> **Data records**:
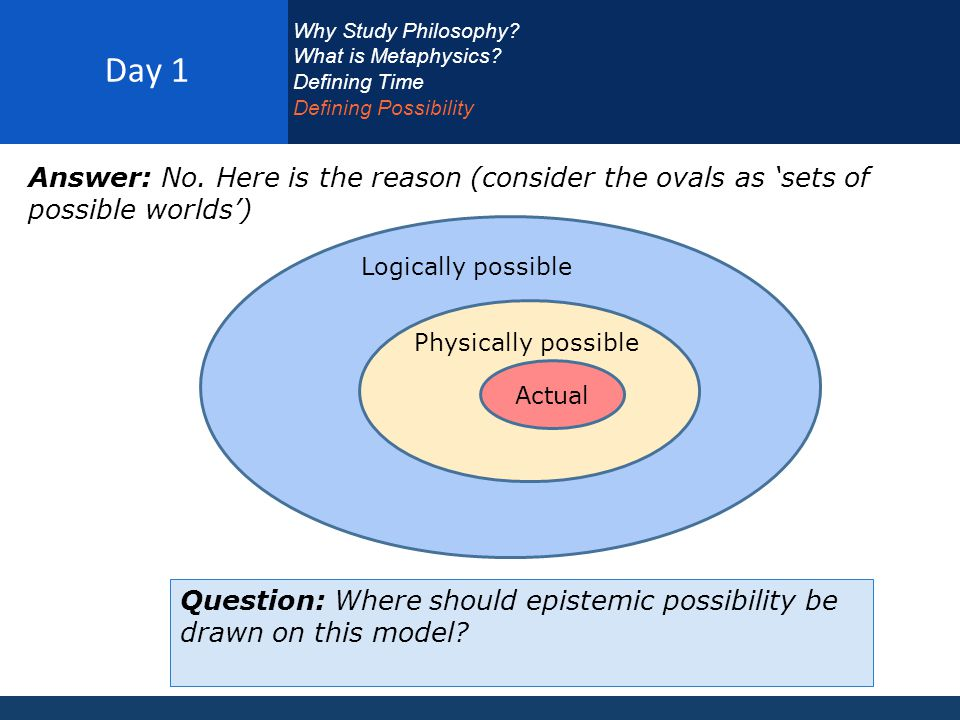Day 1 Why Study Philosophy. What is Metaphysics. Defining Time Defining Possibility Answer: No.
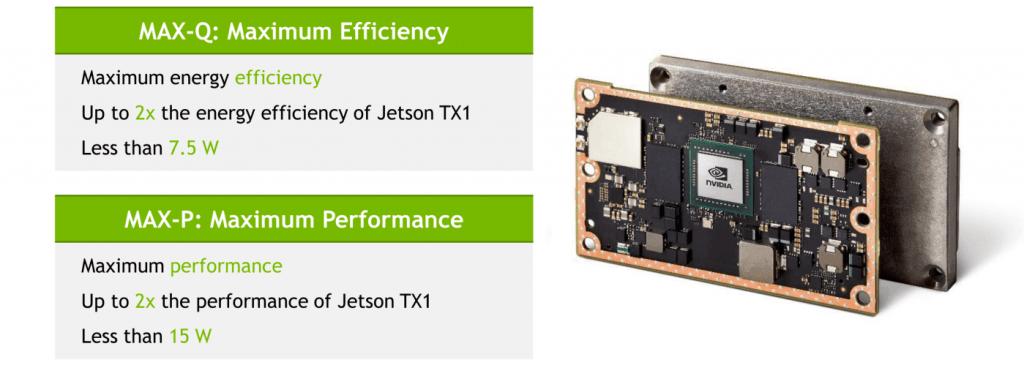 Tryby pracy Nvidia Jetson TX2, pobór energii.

* * *

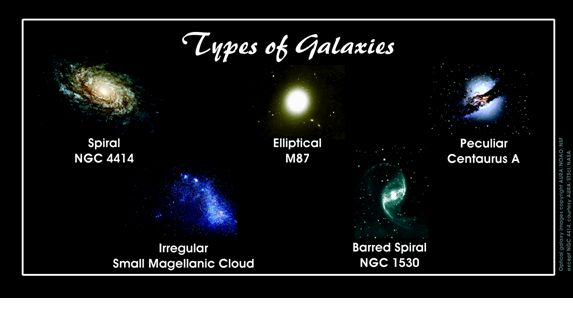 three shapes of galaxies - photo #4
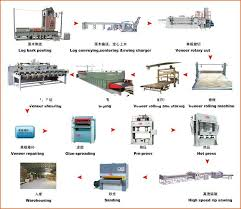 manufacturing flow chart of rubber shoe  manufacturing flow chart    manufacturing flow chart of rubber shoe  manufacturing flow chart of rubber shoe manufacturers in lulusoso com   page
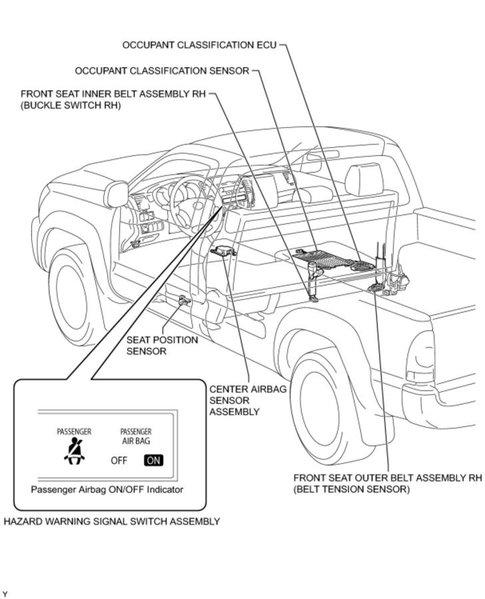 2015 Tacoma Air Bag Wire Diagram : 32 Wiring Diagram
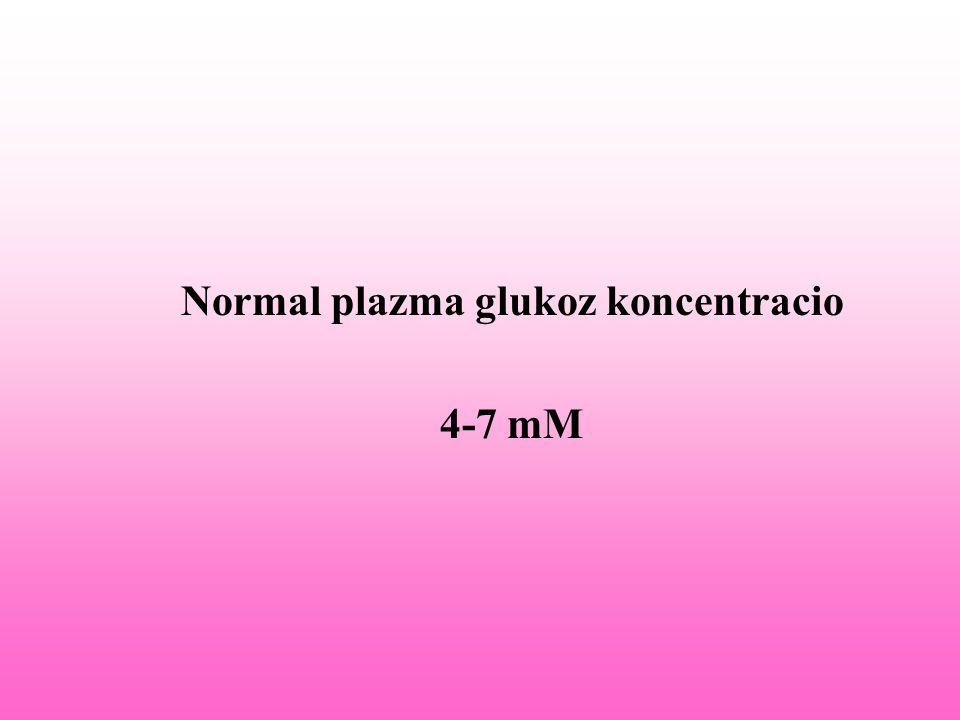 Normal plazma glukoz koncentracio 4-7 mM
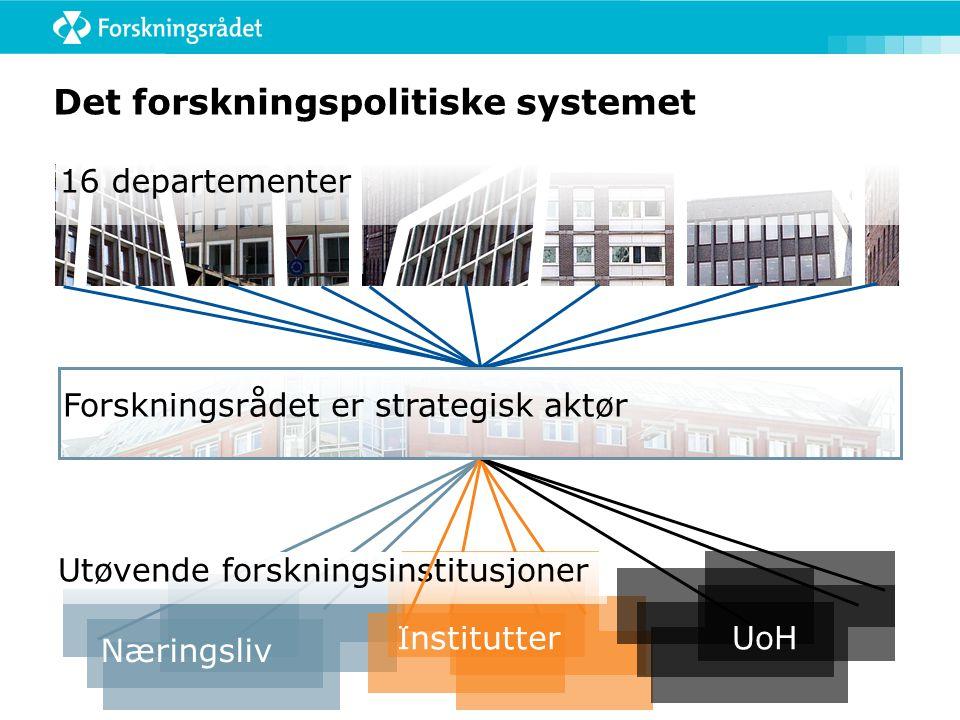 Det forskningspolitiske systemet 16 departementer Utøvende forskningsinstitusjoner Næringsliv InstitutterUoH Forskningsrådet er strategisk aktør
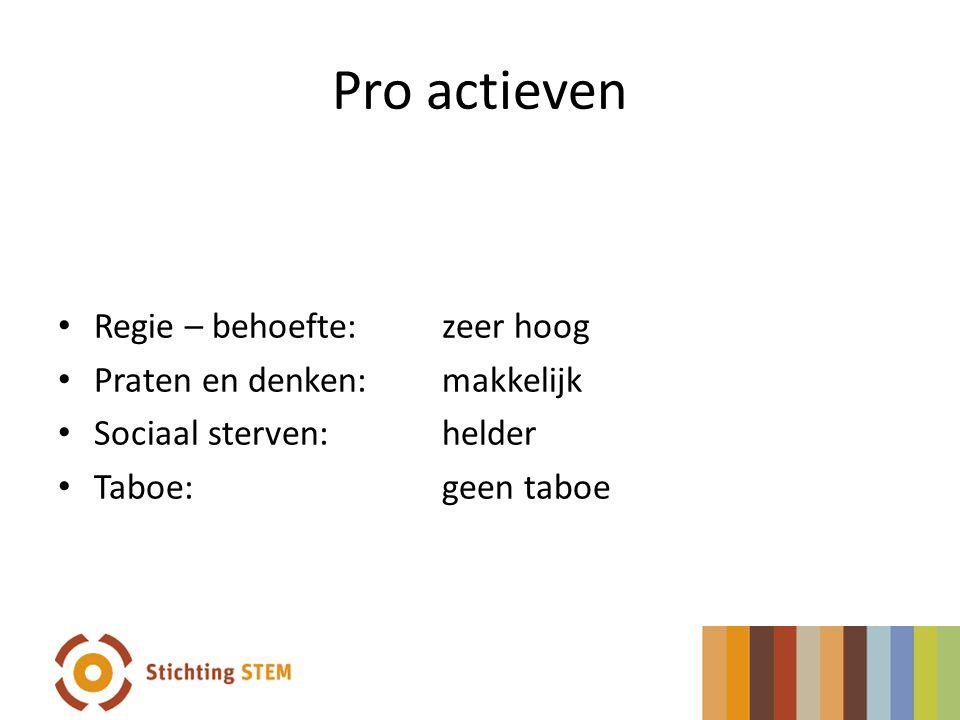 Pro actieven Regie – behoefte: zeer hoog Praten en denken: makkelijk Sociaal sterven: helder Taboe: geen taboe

> **What you should do**:
Look above for the line with "Day 1 Why Study" and the line with "Tryby pracy Nvidia"; set down those two lines and all lines between them exactly, without pictures and without anything else.

> **Solved exercise**:
Day 1 Why Study Philosophy. What is Metaphysics. Defining Time Defining Possibility Answer: No.
 Tryby pracy Nvidia Jetson TX2, pobór energii.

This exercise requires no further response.